- **Activity**: Exactly the lines from the one holding "Agadir Scented Candle 220g missoni" through the last line of the listing below must appear in the answer, and no pictures.

- **Dataset section**:
^^^^^^^^^^^^^^^^
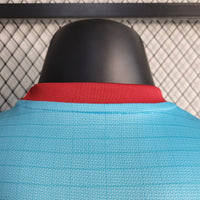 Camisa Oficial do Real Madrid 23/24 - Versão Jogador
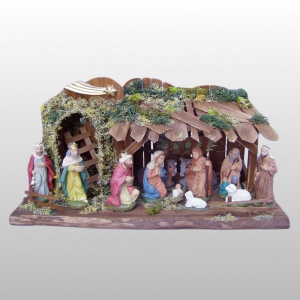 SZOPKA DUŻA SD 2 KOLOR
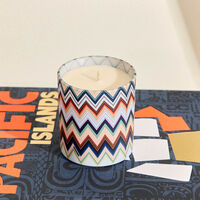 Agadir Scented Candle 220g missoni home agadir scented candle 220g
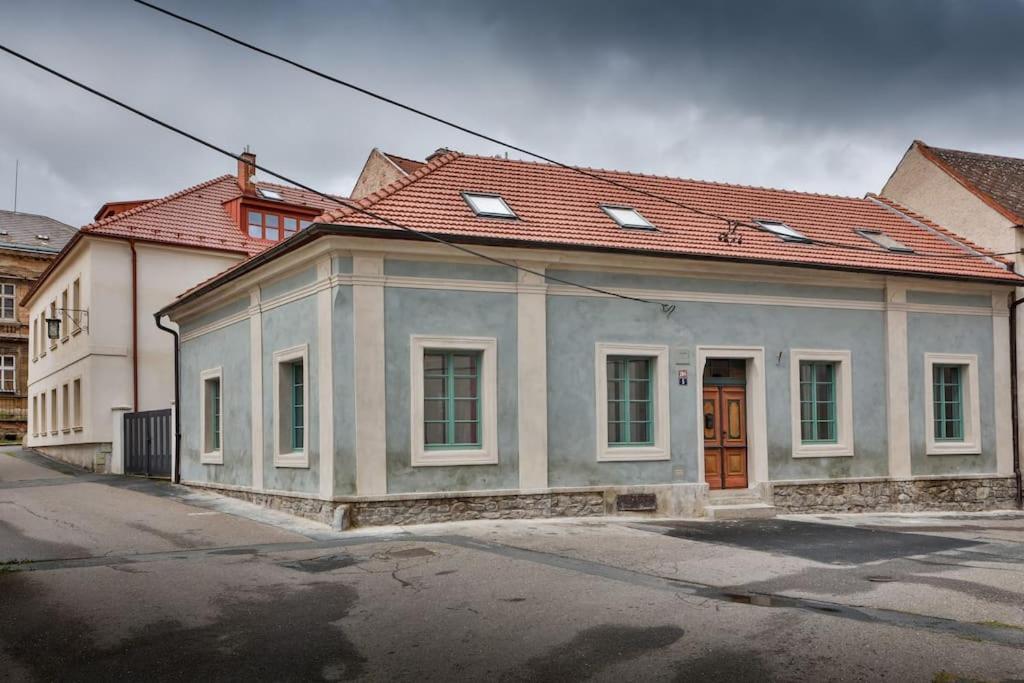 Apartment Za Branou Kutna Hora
^^^^^^^^^^^^^^^^
- **Reply**:
 Agadir Scented Candle 220g missoni home agadir scented candle 220g
 Apartment Za Branou Kutna Hora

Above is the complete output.